Under-declaration of container weight, or unsafe loading, has been responsible for many serious truck accidents, and was implicated in the sinking of the MSC Napoli in 2007. Speakers at the event said better information about box contents may have averted the fire on board the MSC Flaminia in 2012, which claimed three lives, and last year's fire on the Maersk Kampala.

Richard Brough, technical and admin director for the International Cargo Handling Coordination Association (ICHCA), estimated that up to 20 percent of containers are misdeclared.

One 8,000 teu vessel leaving Rotterdam was discovered to be 6,000 tonnes over its declared weight, putting enormous strain on its lashing system.

These discrepancies might explain why 600 boxes are washed overboard every year, according to official statistics. ICHCA puts the real figure closer to 10,000.

Under the new regulation, boxes will have to be weighed and verified before loading. But at what point in the transport chain, Capt. Brough wondered? At the container crane it was too late. The shipper may have to come to the port to resolve the problem if a box was too heavy - and it could mean the law had already been broken on the road or rail journey.

Sharon James, secretary of the dockers' section, International Transport Workers' Federation (ITF), said unstable containers moving by road were a public safety issue, not just a threat to drivers. "Who takes it back if the port says it's illegal?" she asked.

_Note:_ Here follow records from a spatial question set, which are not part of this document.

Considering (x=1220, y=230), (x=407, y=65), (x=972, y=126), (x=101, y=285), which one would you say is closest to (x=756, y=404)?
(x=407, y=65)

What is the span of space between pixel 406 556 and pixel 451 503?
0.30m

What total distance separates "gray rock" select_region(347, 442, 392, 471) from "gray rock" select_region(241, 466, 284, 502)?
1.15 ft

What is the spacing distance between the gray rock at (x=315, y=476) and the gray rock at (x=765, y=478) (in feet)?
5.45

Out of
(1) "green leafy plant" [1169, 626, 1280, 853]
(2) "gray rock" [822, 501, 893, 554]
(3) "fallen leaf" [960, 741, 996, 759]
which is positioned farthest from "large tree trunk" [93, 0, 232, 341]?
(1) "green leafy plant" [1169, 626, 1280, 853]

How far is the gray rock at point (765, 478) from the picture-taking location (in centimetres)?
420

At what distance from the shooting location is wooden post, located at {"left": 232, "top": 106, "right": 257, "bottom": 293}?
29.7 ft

Andrew McNab, marketing director of the biggest UK road container transport operator, showed shocking examples of trucks tipping over on twisty roads or roundabouts, in one case within minutes of leaving the dock gate, because heavier cargo had been placed on top of lighter, or the load was unevenly distributed.

"The onus is still on the driver when it ought to be on the packer," McNab said. "We need everyone in the supply chain to be aware of and fully accept the guidelines. We need more and better training for everyone involved, including shippers, packers and warehousemen."

Chris Welsh, director of global and European policy at the Freight Transport Association (FTA), which coordinated Wednesday's Multimodal seminars, said the UK government favours pre-verification using the calculated weight method rather than physical container weighing. "Some believe that's a cop-out, but there will be sampling, especially of shippers who are not known or trusted," he said.

Peregrine Storrs-Fox, risk management director for the TT Club, said technology may come to the industry's rescue. Weighing via twist-lock sensors would allow those moving containers "to gain more knowledge not just of weight, but what's going on inside the box," he said.